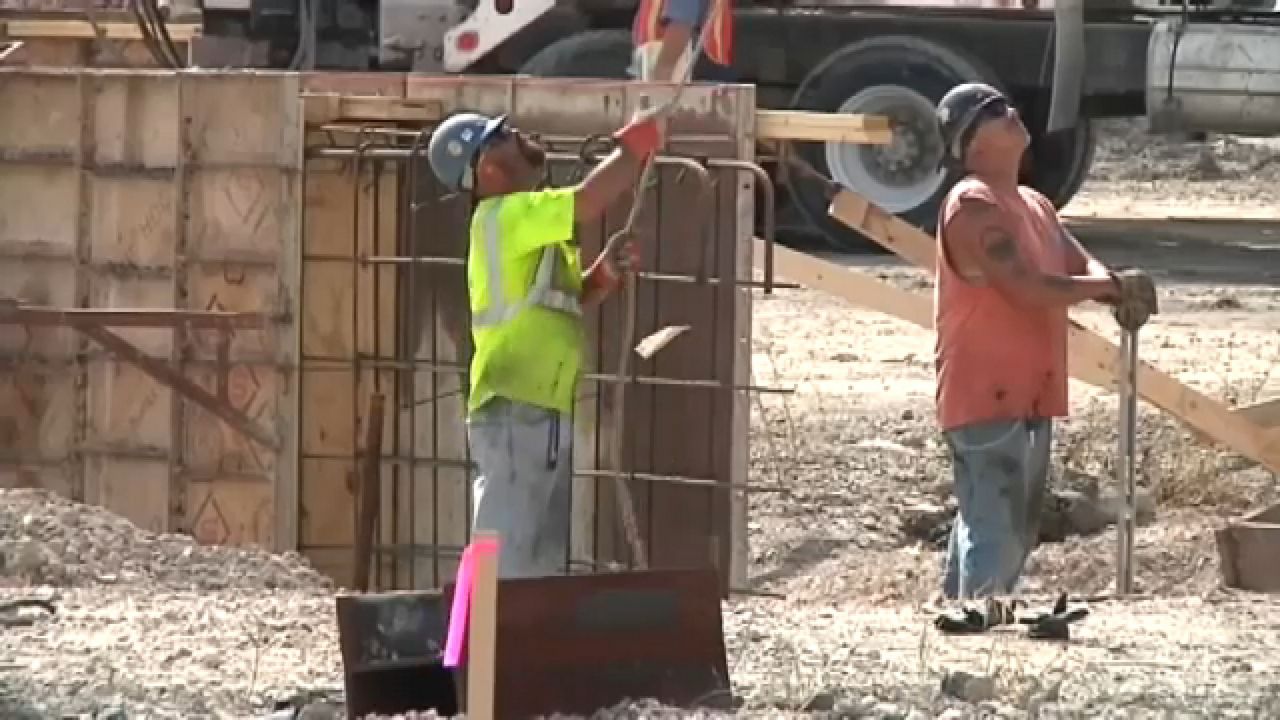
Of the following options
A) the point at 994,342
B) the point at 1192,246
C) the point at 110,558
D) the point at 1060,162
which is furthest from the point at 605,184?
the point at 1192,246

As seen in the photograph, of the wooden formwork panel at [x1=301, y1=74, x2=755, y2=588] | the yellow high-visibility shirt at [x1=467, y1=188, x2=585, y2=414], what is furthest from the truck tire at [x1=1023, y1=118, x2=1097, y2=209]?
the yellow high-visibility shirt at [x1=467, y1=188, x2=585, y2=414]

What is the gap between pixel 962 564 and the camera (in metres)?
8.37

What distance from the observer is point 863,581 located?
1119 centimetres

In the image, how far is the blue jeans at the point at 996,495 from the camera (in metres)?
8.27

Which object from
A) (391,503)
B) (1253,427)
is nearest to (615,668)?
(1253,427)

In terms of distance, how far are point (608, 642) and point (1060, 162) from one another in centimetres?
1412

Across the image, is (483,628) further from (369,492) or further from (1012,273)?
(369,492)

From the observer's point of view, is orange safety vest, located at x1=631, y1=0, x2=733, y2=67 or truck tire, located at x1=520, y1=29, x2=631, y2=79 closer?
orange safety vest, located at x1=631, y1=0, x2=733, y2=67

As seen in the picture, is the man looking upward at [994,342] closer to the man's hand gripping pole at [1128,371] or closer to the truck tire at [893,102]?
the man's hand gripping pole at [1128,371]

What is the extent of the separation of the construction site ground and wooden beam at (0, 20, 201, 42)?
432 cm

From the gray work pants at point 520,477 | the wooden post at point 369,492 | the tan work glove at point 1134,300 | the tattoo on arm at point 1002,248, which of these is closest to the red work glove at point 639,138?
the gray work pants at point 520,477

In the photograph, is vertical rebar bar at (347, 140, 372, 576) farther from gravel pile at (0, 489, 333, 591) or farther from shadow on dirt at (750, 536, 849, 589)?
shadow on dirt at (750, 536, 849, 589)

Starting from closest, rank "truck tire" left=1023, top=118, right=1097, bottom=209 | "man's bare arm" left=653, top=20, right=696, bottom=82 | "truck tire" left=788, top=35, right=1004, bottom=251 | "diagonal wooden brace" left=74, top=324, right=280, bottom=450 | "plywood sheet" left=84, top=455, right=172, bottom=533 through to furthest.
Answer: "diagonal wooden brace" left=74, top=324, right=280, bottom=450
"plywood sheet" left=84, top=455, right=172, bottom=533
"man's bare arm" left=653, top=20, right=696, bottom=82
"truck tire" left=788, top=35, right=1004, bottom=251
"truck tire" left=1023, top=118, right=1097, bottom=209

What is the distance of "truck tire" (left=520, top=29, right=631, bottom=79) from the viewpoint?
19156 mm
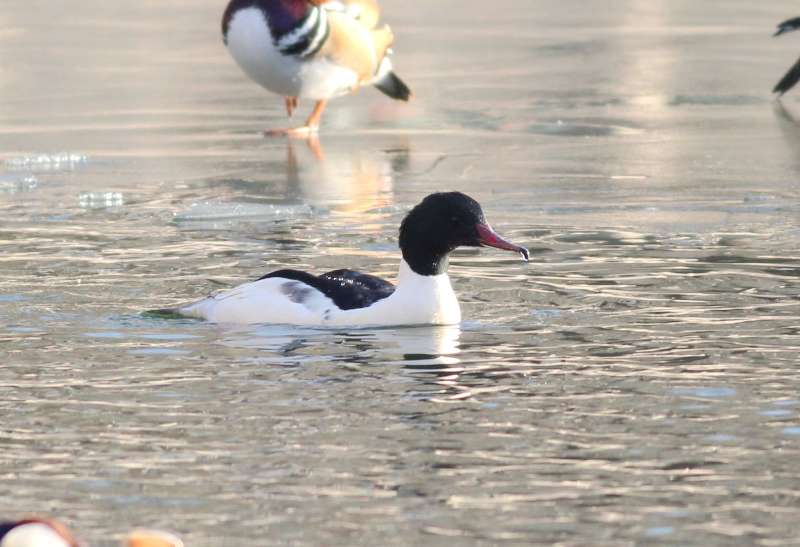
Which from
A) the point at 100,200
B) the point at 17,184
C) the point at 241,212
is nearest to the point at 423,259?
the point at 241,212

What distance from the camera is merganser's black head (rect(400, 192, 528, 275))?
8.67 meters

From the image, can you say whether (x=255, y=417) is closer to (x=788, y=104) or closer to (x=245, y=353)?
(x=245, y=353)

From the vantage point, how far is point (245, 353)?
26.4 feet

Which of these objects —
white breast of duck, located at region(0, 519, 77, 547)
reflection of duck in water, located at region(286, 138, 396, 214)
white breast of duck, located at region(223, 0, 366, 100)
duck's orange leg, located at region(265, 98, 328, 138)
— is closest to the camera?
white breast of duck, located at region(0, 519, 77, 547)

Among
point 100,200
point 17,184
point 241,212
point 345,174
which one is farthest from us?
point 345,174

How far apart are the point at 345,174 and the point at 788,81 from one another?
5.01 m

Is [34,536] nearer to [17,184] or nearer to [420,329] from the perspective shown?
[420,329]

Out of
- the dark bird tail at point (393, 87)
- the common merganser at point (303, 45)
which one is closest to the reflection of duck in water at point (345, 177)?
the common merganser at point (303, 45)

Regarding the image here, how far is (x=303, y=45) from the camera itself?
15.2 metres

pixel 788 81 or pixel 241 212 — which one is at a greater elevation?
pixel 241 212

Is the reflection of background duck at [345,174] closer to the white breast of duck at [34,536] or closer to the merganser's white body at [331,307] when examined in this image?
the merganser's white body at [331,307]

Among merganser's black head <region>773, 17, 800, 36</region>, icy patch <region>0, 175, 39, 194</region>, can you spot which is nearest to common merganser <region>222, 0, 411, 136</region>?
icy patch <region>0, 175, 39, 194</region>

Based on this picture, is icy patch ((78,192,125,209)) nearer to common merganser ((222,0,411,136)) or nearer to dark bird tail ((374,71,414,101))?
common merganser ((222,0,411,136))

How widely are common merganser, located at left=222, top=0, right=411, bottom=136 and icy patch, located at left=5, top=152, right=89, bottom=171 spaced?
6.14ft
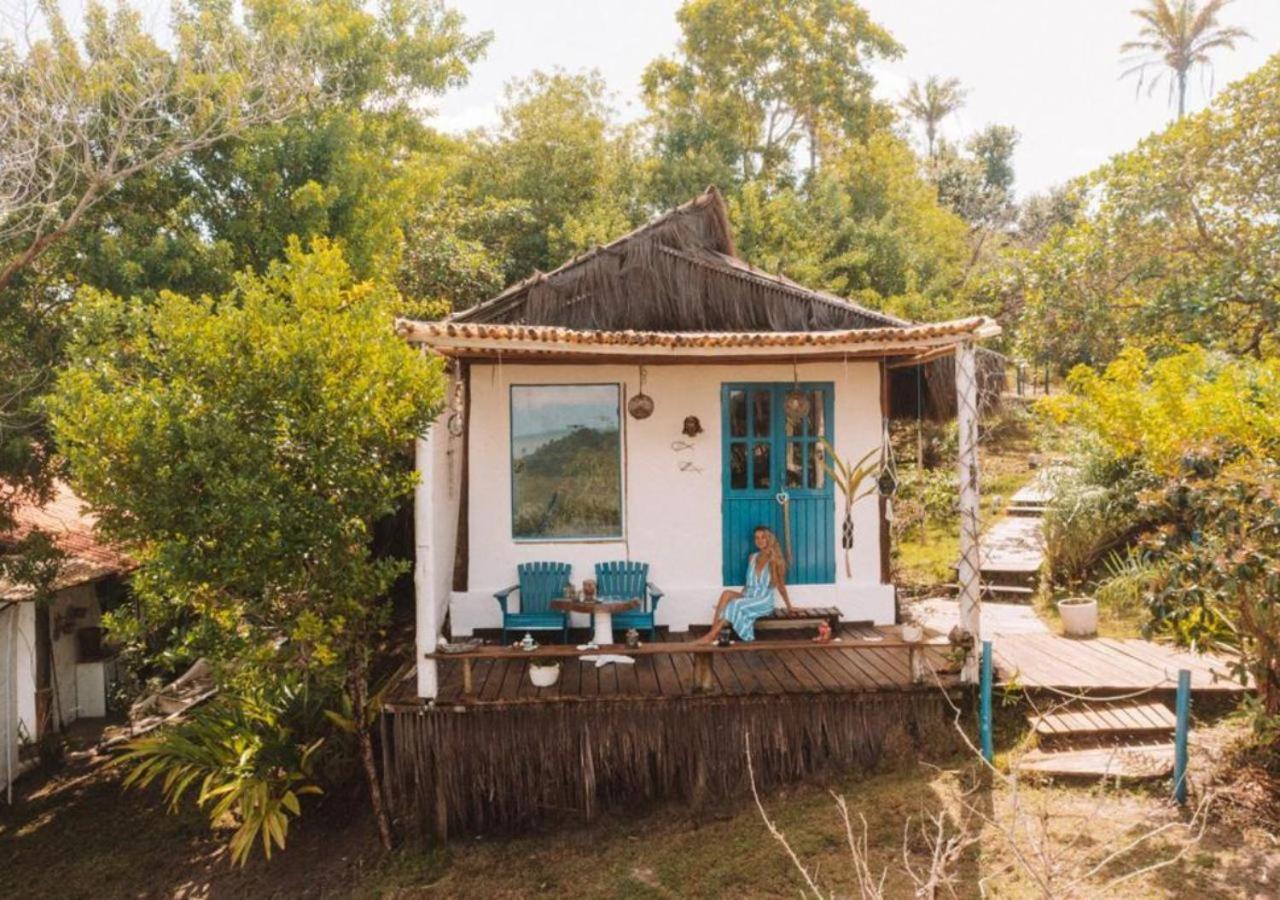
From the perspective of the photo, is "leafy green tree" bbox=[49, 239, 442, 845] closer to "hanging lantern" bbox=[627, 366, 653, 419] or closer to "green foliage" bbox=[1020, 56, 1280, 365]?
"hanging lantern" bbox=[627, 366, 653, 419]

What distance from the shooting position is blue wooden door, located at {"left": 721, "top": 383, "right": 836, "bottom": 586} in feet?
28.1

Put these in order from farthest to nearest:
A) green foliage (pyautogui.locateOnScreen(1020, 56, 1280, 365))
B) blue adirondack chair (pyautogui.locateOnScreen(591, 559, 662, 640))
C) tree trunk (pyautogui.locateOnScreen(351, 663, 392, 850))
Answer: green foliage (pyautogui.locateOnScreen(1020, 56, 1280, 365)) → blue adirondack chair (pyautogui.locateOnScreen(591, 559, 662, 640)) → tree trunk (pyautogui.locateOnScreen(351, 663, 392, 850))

● ● ● ●

# INSTRUCTION
Please reproduce the lines word for word, starting at the one that contains "What distance from the shooting" and ending at the final line above.

# IN RESPONSE
What distance from the shooting position is blue wooden door, located at {"left": 721, "top": 383, "right": 836, "bottom": 586} in feet?
28.1

Put these in order from farthest to nearest:
A) green foliage (pyautogui.locateOnScreen(1020, 56, 1280, 365))
B) blue adirondack chair (pyautogui.locateOnScreen(591, 559, 662, 640))
C) tree trunk (pyautogui.locateOnScreen(351, 663, 392, 850))
Answer: green foliage (pyautogui.locateOnScreen(1020, 56, 1280, 365)) → blue adirondack chair (pyautogui.locateOnScreen(591, 559, 662, 640)) → tree trunk (pyautogui.locateOnScreen(351, 663, 392, 850))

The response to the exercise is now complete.